Я немного оживился. И сказал, что уже много месяцев смотрю на эти стены. Я их изучил, как ни одну стену и ни одного человека на свете. Может быть, когда-то я и старался увидеть на них лицо. Но в том лице горят краски солнца и пламя желания - это лицо Мари. И я искал его понапрасну. А теперь с этим покончено. Во всяком случае, ничего я не видел и ничего сквозь эти камни не проступает.

Кажется, он посмотрел на меня с грустью. Теперь я прислонился к стене спиной, свет падал мне на лоб.
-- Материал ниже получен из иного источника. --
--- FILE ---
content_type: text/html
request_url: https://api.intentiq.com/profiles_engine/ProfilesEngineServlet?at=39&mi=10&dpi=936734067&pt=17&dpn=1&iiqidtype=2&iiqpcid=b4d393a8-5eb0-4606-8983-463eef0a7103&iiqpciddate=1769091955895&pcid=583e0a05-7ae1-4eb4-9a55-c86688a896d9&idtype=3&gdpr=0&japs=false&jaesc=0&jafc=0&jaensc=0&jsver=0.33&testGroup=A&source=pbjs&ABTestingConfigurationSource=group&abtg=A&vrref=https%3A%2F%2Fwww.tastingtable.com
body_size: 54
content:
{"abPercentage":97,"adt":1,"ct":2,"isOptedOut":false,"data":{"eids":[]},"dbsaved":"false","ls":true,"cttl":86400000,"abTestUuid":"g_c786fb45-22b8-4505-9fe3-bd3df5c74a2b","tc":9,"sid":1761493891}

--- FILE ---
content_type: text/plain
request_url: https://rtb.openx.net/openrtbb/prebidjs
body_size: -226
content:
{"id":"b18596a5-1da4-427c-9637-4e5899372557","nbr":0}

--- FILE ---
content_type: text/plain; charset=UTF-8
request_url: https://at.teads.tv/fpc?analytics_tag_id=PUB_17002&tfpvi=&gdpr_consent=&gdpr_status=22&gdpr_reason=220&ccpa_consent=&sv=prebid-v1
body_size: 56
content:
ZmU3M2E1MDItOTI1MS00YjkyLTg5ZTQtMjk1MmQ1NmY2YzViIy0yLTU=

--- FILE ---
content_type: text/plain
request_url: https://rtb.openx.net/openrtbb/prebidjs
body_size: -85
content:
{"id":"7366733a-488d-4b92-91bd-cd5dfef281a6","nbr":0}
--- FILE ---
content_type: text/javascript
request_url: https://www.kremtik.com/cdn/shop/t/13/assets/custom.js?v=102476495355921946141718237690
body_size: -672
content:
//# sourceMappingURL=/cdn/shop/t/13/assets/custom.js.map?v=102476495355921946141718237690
Священник сказал несколько слов, которых я не расслышал, потом торопливо спросил: можно ему меня обнять?

- Нет, - сказал я.

Он отвернулся, шагнул к стене и провел по ней ладонью.

- Неужели вам так дорого все земное? - тихо спросил он.

Я ничего не ответил.

Он довольно долго стоял отвернувшись. Меня это злило, он был мне в тягость. Я уже хотел сказать - пускай уйдет и оставит меня в покое, как вдруг он обернулся ко мне и закричал с жаром:

- Нет, я не могу вам поверить! Я убежден, вам тоже случалось желать иной жизни.

Я ответил: да, конечно, но это бессмысленно - все равно как если хочешь разбогатеть, или плавать быстрей всех, или чтобы у тебя рот стал красивый. Совершенно одно и то же - пустые мечты. Тут он меня перебил и спросил: а как я себе представляю ту, иную жизнь? И я закричал:

- Так, чтобы вспоминать вот эту жизнь, земную!